Bhejane Trust, another organisation that oversees the well being of wild animals around the Hwange conservancy areas, said it was important for communities to protect pangolins.
“Pangolins are the most trafficked mammal in the world and severely threatened,” Bhejane Trust said.
“Let’s stand together to protect our creatures.”
The Gonarezhou Conservation Trust, which has been working with Tikki Hywood Foundation (THF) since 2015, said they had projects to rehabilitate and release pangolins recovered from the illegal wildlife trade.
A pangolin that was recently released to the bush at the Gonareshou National Park (Pic by Tikki Hywood Foundation)
“To date, the project has introduced a number of individuals and includes an important component of post-release monitoring to better understand the biology and behaviour of the species, the natural threats facing pangolin populations and also how these newly introduced individuals interact with the existing wild population,” the Trust said.

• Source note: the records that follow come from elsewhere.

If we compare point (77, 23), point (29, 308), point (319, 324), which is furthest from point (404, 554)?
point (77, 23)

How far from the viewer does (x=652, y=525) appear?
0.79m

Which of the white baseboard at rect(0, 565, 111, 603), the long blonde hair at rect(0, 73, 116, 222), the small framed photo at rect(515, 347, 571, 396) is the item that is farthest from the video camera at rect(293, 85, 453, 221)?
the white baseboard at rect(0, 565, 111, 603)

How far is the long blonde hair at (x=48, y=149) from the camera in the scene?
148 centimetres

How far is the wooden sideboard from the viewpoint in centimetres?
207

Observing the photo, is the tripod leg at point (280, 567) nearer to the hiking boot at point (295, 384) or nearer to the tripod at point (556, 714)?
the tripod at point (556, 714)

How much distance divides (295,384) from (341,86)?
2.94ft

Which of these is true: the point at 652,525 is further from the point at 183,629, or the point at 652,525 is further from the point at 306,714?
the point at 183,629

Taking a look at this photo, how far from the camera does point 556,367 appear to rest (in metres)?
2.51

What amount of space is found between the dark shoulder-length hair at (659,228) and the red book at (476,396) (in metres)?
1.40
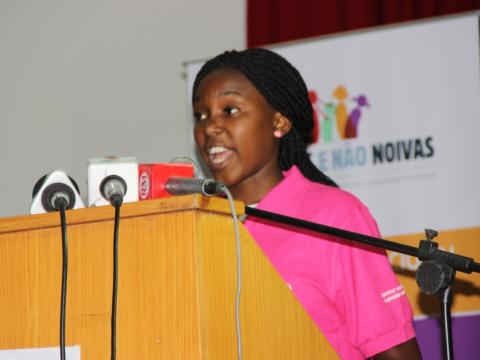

“THF has recorded natural births from these reintroduced individuals, all conceived in the wild of Gonarezhou, underlining the success of this project.”
In a statement to commemorate World Pangolin Day, the  United Nations Environment Programme (UNEP) said pangolins are nocturnal animals “that feast on ants, are highly sought after for their supposed, but unproven, medicinal benefits, and as a culinary delicacy.”
UNEP said there was no scientific evidence that pangolins can be used to treat ailments.
“Pangolin scales are, however, made from keratin, the same substance as our hair and fingernails and have no medicinal properties at all,” the statement said.
UNEP said pangolins were the most trafficked wild animal in the world.
“In December 2019, the Xinhua news agency reported the seizure of over 10 tonnes of pangolin scales in the eastern Chinese city of Wenzhou, Zhejiang Province,”it added
“This was the largest seizure of pangolin scales by Chinese customs officials up to that point in 2019. The pangolins in question were reported to be African tree pangolins.”
World Pangolin Day is celebrated every third Saturday of February throughout the world to raise awareness about their vulnerability.